B lymphocytes play a role in inhibiting the immune response against certain tumors, but the underlying mechanisms are poorly understood. EMT-6 mammary tumors grow well in wild type (WT) mice but show reduced growth in B-cell deficient μ-/- BALB/c mice (BCDM). WT mice demonstrate B cell infiltration into the tumor bed and a reduced cytolytic T cell response relative to BCDM. Expression of LAP/TGF-β1, CD80, CD86 and PDL-1 is increased in tumor infiltrating B cells (TIL-B) relative to splenic B cells. LAP/TGF-β1 expression progressively increased from 5.4±1.7% on d8 to 43.1±6.1% of TIL-B by d21 post tumor implantation. Co-culture of EMT-6 tumor cells with naive B cells generated B cells (EMT6-B) with a similar immunophenotype to TIL-B. Purified TIL-B or in vitro generated EMT6-B markedly suppressed CD4+CD25- T cell proliferation, and Th1 cytokine secretion compared to naive splenic B cells.
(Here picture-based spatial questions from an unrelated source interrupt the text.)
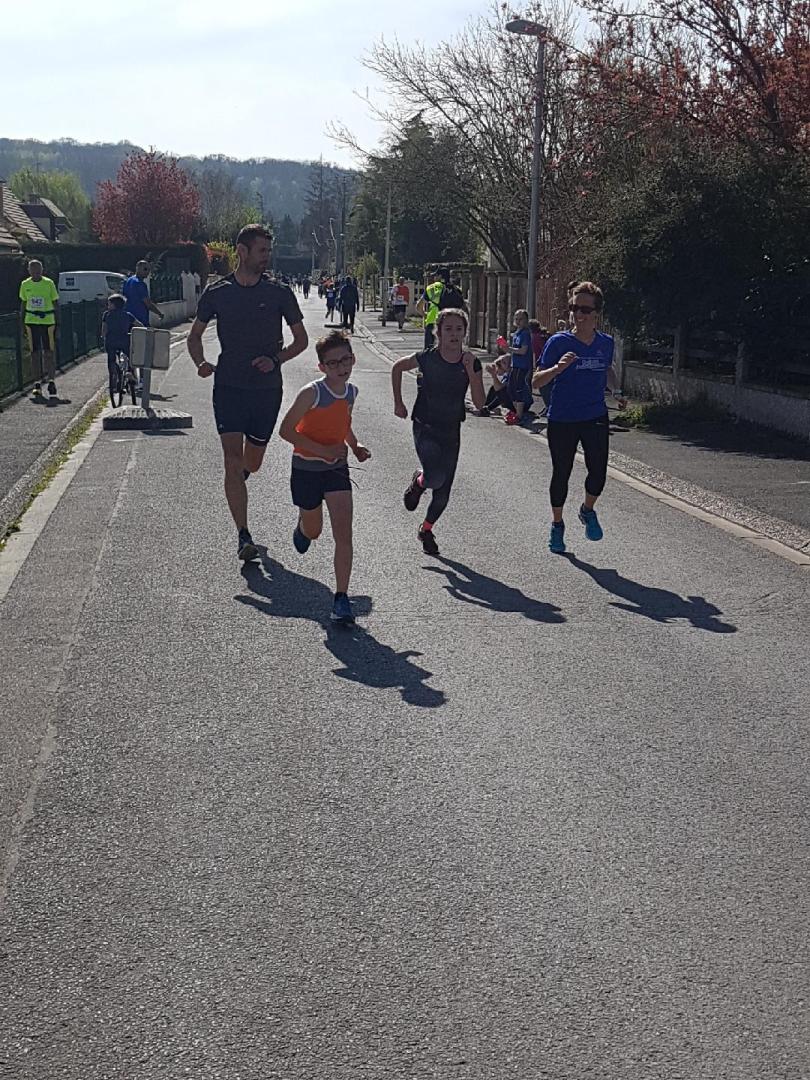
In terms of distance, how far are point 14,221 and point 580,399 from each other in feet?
235

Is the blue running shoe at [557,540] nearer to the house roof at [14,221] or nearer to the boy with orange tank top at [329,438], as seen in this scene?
the boy with orange tank top at [329,438]

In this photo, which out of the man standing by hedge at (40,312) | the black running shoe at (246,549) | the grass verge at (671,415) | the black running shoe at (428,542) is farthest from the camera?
the man standing by hedge at (40,312)

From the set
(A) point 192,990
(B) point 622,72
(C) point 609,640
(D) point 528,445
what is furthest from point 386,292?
(A) point 192,990

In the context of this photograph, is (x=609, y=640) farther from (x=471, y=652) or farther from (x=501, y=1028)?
(x=501, y=1028)

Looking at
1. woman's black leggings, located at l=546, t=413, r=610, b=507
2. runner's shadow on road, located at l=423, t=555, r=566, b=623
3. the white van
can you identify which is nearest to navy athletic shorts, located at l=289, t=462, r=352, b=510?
runner's shadow on road, located at l=423, t=555, r=566, b=623

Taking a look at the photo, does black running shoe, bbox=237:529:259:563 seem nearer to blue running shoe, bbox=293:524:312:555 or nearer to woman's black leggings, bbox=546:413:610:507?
blue running shoe, bbox=293:524:312:555

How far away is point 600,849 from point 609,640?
302 cm

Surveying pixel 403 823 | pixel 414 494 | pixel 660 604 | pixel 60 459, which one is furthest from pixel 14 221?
pixel 403 823

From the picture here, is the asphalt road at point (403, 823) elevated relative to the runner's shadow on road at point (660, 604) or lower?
elevated

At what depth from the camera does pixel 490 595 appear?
348 inches

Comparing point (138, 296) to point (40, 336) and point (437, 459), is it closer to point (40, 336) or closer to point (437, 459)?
point (40, 336)

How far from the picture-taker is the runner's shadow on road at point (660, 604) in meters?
8.19

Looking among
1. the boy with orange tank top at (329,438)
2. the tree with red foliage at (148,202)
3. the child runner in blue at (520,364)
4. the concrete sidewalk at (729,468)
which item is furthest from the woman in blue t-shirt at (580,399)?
the tree with red foliage at (148,202)

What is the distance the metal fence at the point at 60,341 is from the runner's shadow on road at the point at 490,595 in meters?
13.3
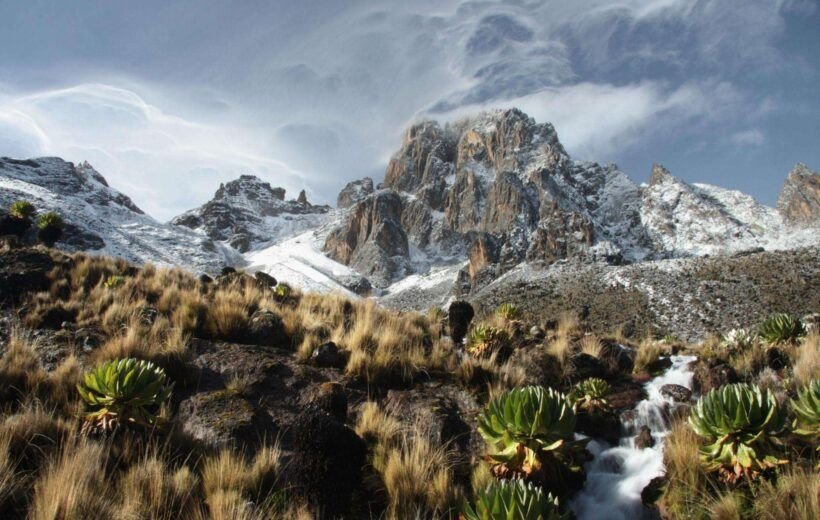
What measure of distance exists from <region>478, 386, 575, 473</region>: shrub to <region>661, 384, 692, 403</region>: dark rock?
316cm

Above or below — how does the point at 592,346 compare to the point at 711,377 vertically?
above

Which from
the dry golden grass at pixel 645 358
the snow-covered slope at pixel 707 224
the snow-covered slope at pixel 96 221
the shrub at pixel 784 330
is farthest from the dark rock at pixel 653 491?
the snow-covered slope at pixel 707 224

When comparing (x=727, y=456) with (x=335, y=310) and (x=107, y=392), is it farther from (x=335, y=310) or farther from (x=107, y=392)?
(x=335, y=310)

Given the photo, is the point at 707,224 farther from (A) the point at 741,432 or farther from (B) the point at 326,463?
(B) the point at 326,463

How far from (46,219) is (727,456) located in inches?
787

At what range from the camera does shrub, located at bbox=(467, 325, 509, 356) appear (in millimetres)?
7647

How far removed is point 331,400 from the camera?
15.0 feet

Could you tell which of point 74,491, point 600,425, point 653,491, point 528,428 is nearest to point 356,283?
point 600,425

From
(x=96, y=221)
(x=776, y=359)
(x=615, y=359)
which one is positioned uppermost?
(x=96, y=221)

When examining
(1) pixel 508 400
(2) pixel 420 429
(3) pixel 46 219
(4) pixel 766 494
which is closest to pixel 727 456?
(4) pixel 766 494

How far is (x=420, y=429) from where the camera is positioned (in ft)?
17.1

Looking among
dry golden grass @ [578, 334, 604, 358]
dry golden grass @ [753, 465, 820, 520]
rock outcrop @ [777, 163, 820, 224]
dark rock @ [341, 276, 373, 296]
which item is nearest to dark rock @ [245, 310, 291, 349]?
dry golden grass @ [578, 334, 604, 358]

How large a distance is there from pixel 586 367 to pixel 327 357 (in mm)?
4152

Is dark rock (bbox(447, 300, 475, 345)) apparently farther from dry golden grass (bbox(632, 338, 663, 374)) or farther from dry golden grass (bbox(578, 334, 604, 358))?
dry golden grass (bbox(632, 338, 663, 374))
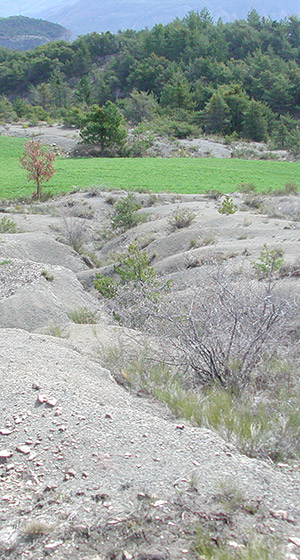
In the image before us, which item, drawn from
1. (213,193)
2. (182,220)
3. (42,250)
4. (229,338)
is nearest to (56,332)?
(229,338)

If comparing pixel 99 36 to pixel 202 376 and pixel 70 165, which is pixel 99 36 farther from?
pixel 202 376

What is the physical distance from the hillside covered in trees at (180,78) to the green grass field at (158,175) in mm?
15315

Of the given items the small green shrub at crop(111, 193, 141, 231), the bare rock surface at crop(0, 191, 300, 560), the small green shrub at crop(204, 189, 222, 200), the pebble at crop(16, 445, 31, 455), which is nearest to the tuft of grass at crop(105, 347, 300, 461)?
the bare rock surface at crop(0, 191, 300, 560)

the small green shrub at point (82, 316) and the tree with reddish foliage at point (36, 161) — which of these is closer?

Acquired B regulatory function required direct tumor cell: B cell contact, and was partially reversed by antibody to TGF-β1 or PDL-1, leading to tumor rejection in vivo. B cell acquisition of a suppressive phenotype following tumor infiltration may result in profound inhibition of T cell anti-tumor response. Similar B cell mediated immunosuppression may be operative in human solid tumors. Citation Format: Yu Zhang, Richard Morgan, Chuan Chen, Yancheng Cai, Seung-Uon Shin, Hyun-Mi Cho, Ahmed Al Bayati, Augustin Pimental, Joseph D. Rosenblatt. Tumor-educated B cells acquire LAP/TGF-β1 and PD-L1 expression and suppress antitumor immune response. [abstract]. In: Proceedings of the CRI-CIMT-EATI-AACR Inaugural International Cancer Immunotherapy Conference: Translating Science into Survival; September 16-19, 2015; New York, NY. Philadelphia (PA): AACR; Cancer Immunol Res 2016;4(1 Suppl):Abstract nr A120.